First Date is in previews until it officially opens in early August and is playing at the Longacre Theatre on 48th Street (between Broadway and 8th Ave).

 

 

(Okay – so, stagedoor. All the actors came out and seemed genuinely surprised that there were that many people waiting at the barricades. Everyone signed and posed for pictures. When Zachary and Krysta came out, everyone cheered. Zachary announced that Krysta was on vocal rest, so she didn’t really talk to anyone, though she did smile and nod her head a lot. I took pictures of my friend with the various actors and I got a picture with Krysta and then one with Zachary.

 

Zachary Levi was a joy to watch at the stagedoor. He was smiling from the moment he stepped outside and just kept talking to everyone. He signed Playbills and had conversations with people, taking pictures and offering to take the pictures of him and whoever he was interacting with at the moment.

 

Since he was being so chatty, I decided to talk to him when he got over to my friend and me. I told him I knew who he was, but that I had never seen anything he was in, but that I was glad that the first thing I saw him in was his Broadway debut. He said he was glad about that too and then said that the situation was like our first date together… and then he rambled how he was going to come to my parents’ house for Thanksgiving and some other stuff. He was super sweet and extremely friendly. Our picture came out blurry, so a minute later, I tapped him on the arm and told him our first date picture didn’t turn out well and we took a second one.
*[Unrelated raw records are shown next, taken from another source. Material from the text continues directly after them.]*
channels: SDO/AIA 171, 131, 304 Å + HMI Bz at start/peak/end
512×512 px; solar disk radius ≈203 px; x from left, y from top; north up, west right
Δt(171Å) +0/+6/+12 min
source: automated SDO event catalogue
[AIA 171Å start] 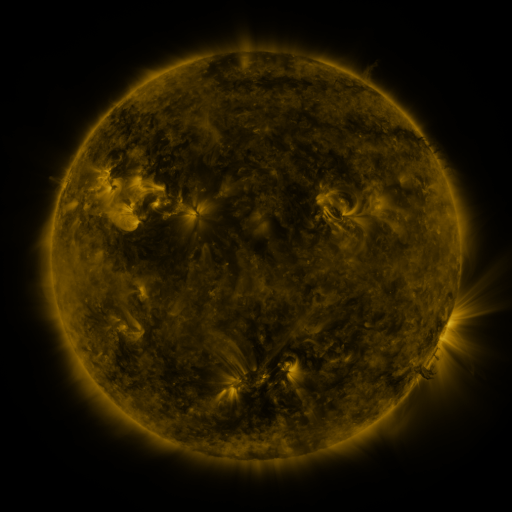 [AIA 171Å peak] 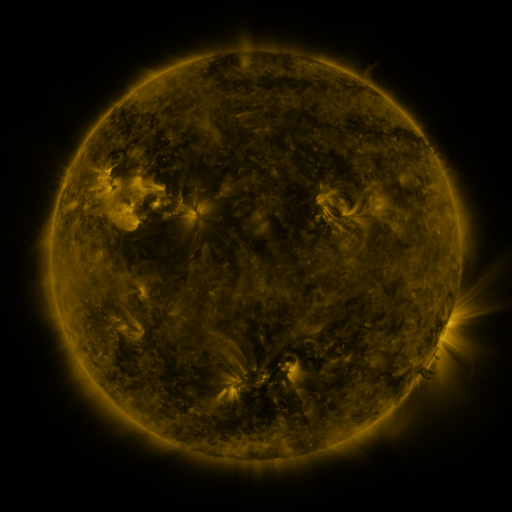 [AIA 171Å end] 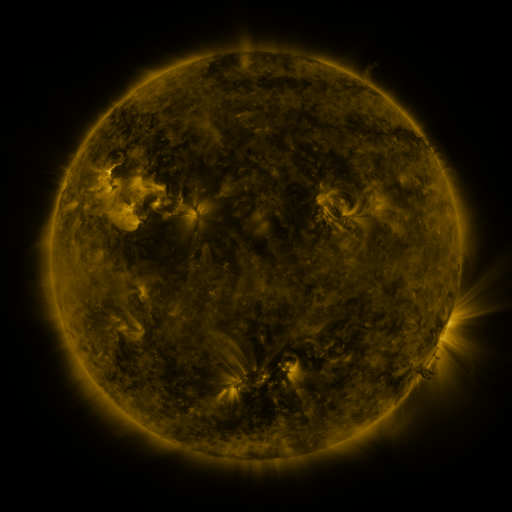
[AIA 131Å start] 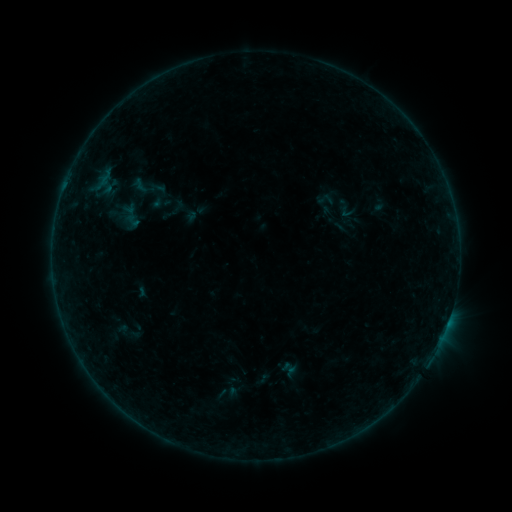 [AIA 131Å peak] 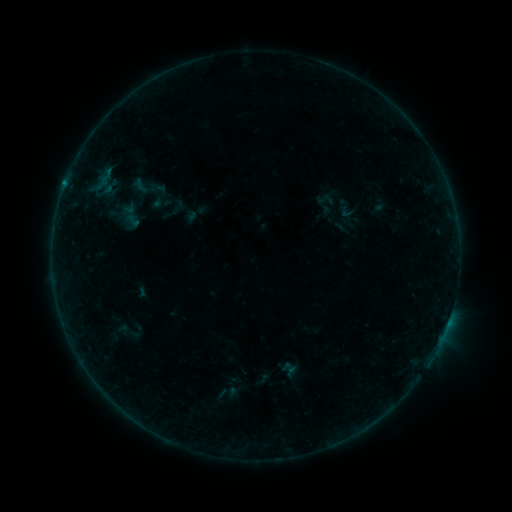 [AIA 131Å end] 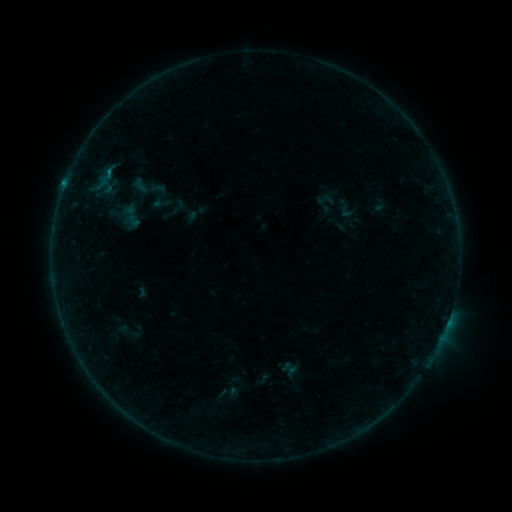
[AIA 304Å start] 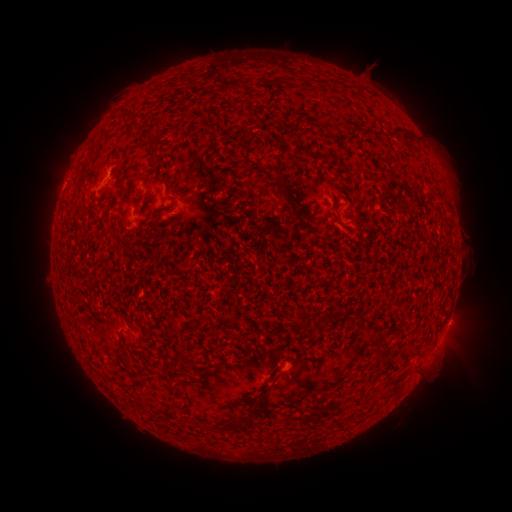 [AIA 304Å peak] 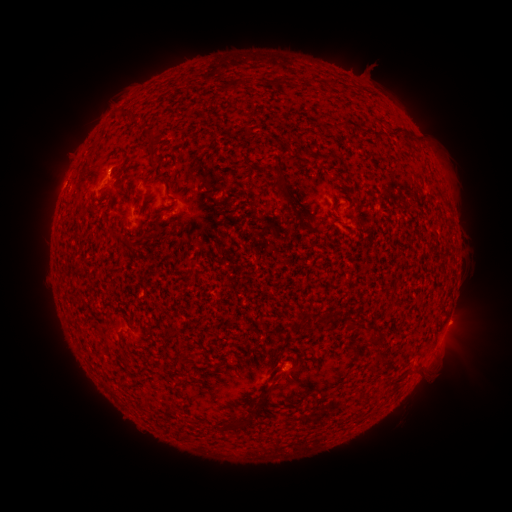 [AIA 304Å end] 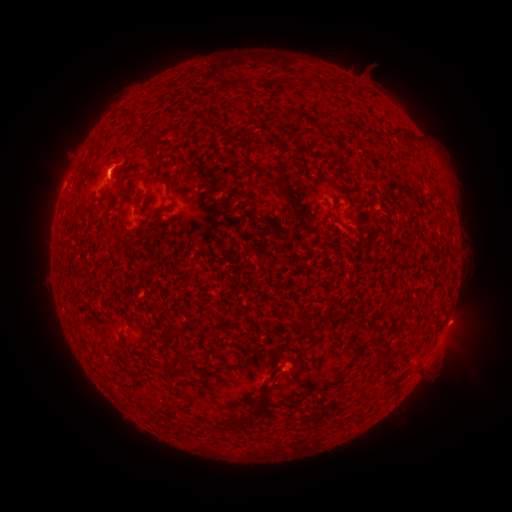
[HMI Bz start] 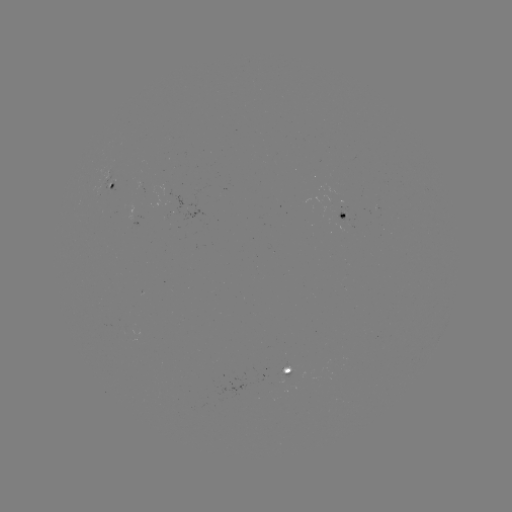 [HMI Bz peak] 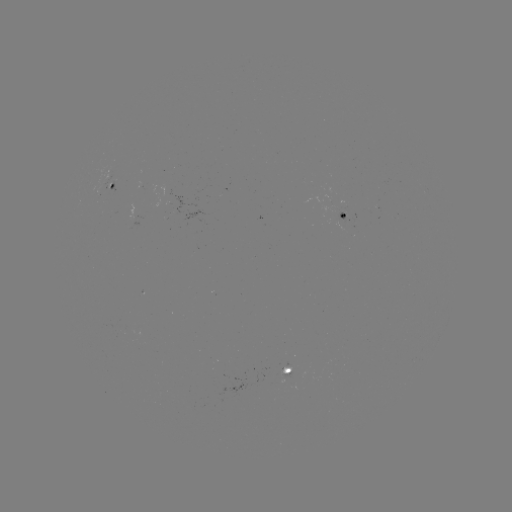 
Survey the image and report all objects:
eruption: (464, 323)
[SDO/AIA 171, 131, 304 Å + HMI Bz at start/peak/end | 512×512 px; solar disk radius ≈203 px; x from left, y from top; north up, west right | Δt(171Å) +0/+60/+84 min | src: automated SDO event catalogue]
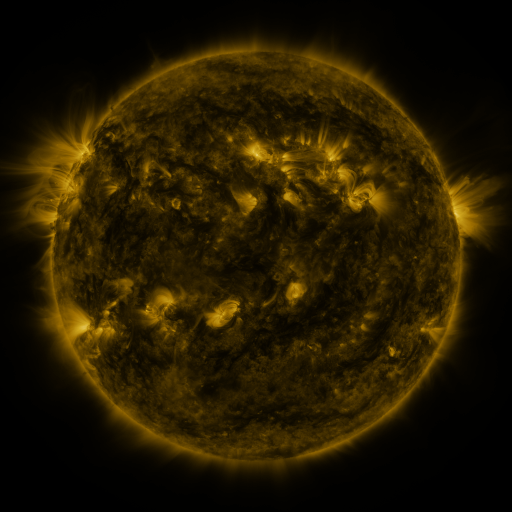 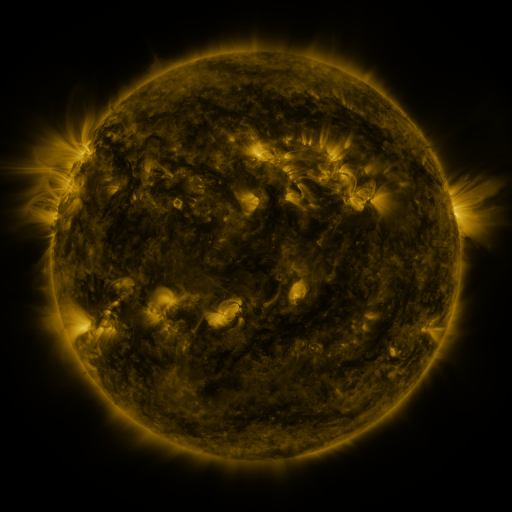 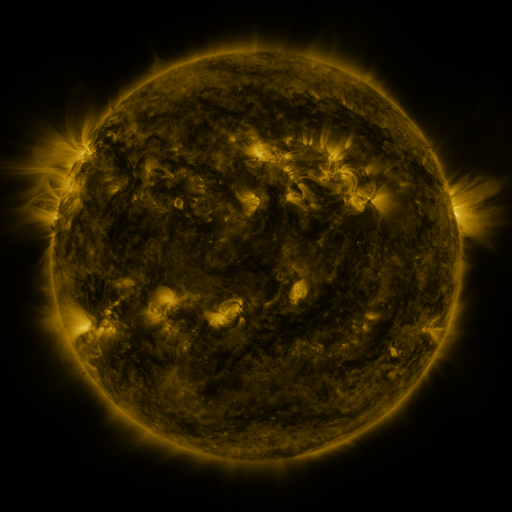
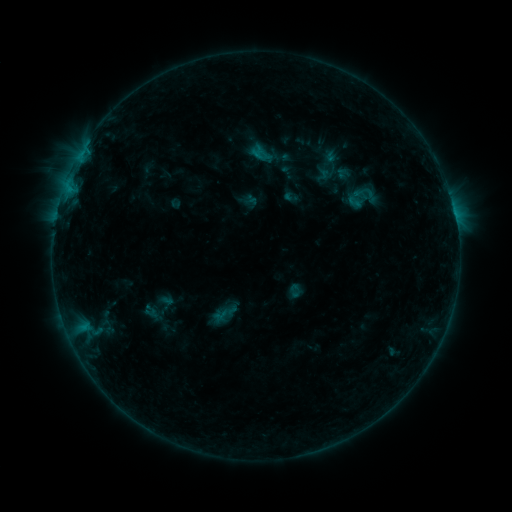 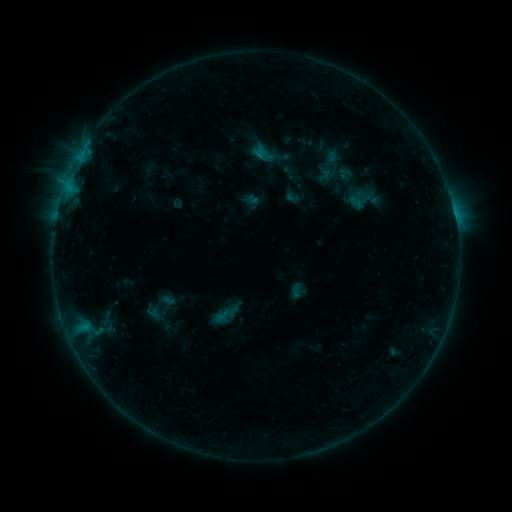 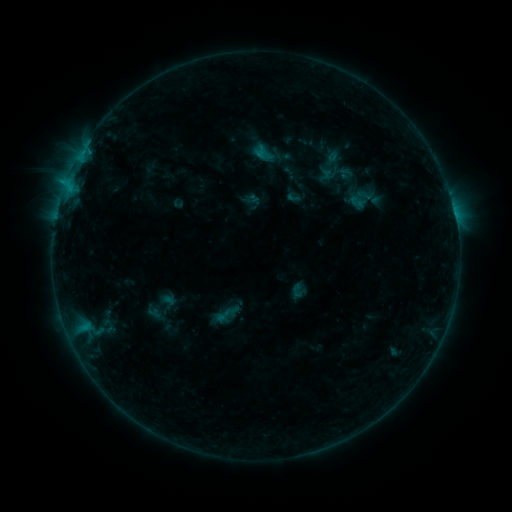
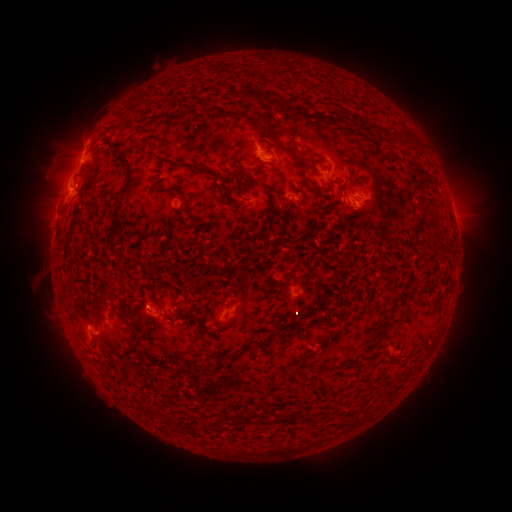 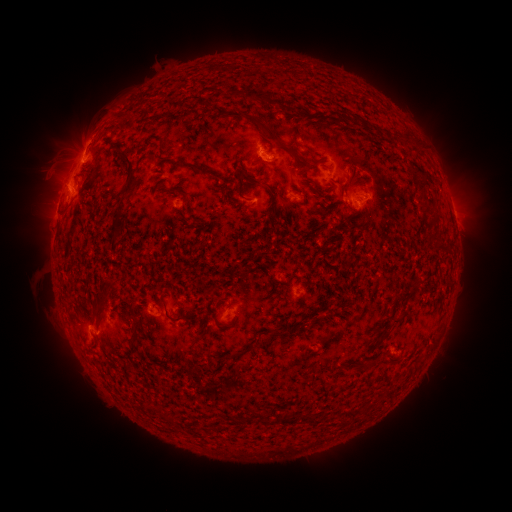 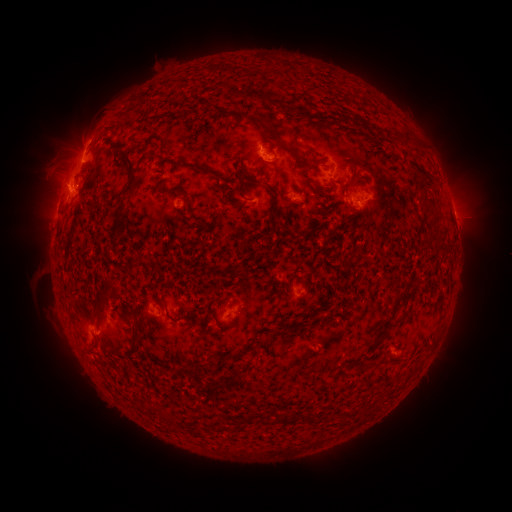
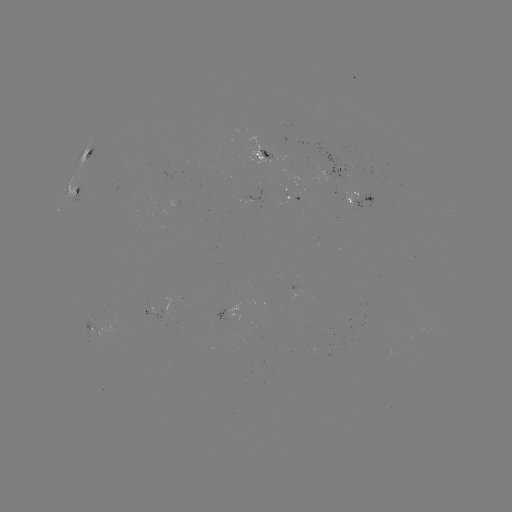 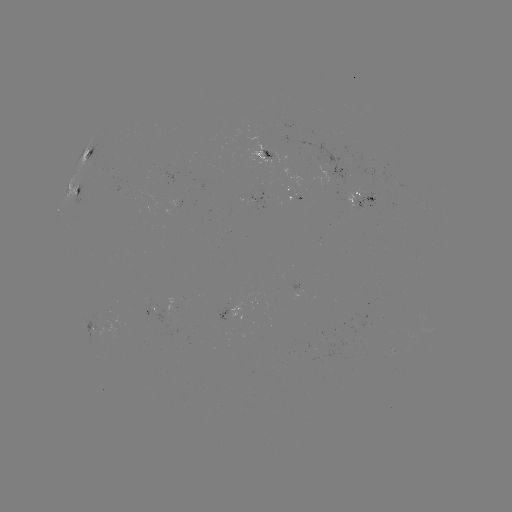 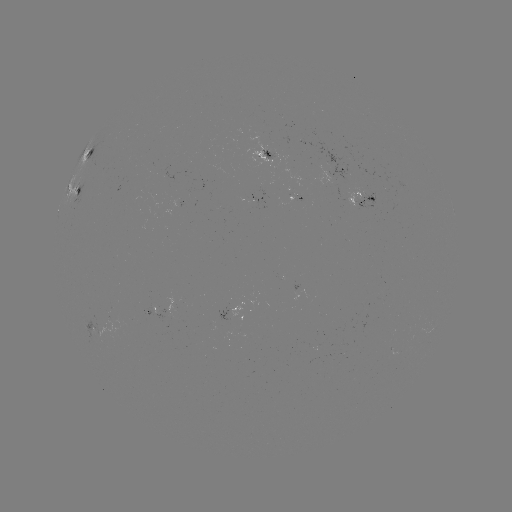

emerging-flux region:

Then my friend and I vacated our prime spot at the front of the barrier to squeal with delight out of eye/earshot. We have since decided that not only is Zachary Levi one of the most adorable people on the face of the planet – his costume during the show was soooooo cute… glasses, folks… he wears glasses – but he’s also one of the nicest and most personable actors we’ve ever encountered. I need to watch Chuck now, obviously.

 

The whole night was super fun and I highly recommend the show and then stagedooring afterward. I don’t know if he will be quite so talkative each time, but it was even just fun watching him smile and bounce around while he was signing stuff. He was just so happy – which is exactly what you should be when working on Broadway.)